I watched a discussion the other day on this "NNs don't overfit point". I realize yes certain aspects are surprising, and in many cases with the right size and diversity in a dataset scaling laws prevail, but my experience with real datasets training from scratch (not fine tuning pretrained models), and impression has always been that NNs definitely can overfit if you don't have large quantities of data. My gut assumption is that original theories were not demonstrated to be true in certain circumstances (i.e. certain dataset characteristics), but that's never mentioned in shorthand these days when data sets size is often assumed to be huge.

(Before anyone laughs this off, this is still an actual problem in the real world for non-FAANG companies who have niche problems or cannot use open-but-non-commercial datasets. Not everything can be solved with foundational/frontier models.)

Please point me to these papers because I'm still learning.

Yes they can overfit. SLT assumed that this is caused by large VC dimension. Which apparently isn't true because there exist various techniques/hacks which effectively combat overfitting while not actually reducing the very large VC dimension of those neural networks. Basically, the theory predicts they always overfit, while in reality they mostly work surprisingly well. That's often the case in ML engineering: people discover things work well and others don't, while not being exactly sure why. The famous Chinchilla scaling law was an empirical discovery, not a theoretical prediction, because theories like SLT are far too weak to make interesting predictions like that. Engineering is basically decades ahead of those pure-theory learning theories.

> Please point me to these papers because I'm still learning.

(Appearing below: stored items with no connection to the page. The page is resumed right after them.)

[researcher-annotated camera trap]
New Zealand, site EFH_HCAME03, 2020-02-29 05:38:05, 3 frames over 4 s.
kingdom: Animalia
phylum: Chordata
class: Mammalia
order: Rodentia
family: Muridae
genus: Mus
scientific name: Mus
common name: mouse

Not sure which papers you have in mind. To be clear, I'm not an expert, just an interested layman. I just wanted to highlight the stark difference between the apparently failed pure math approach I learned years ago in a college class, and the actual ML papers that are released today, with major practical breakthroughs on a regular basis. Similarly practical papers were always available, just from very different people, e.g. LeCun or people at DeepMind, not from theoretical computer science department people who wrote text books like the one here. Back in the day it wasn't very clear (to me) that those practice guys were really onto something while the theory guys were a dead end.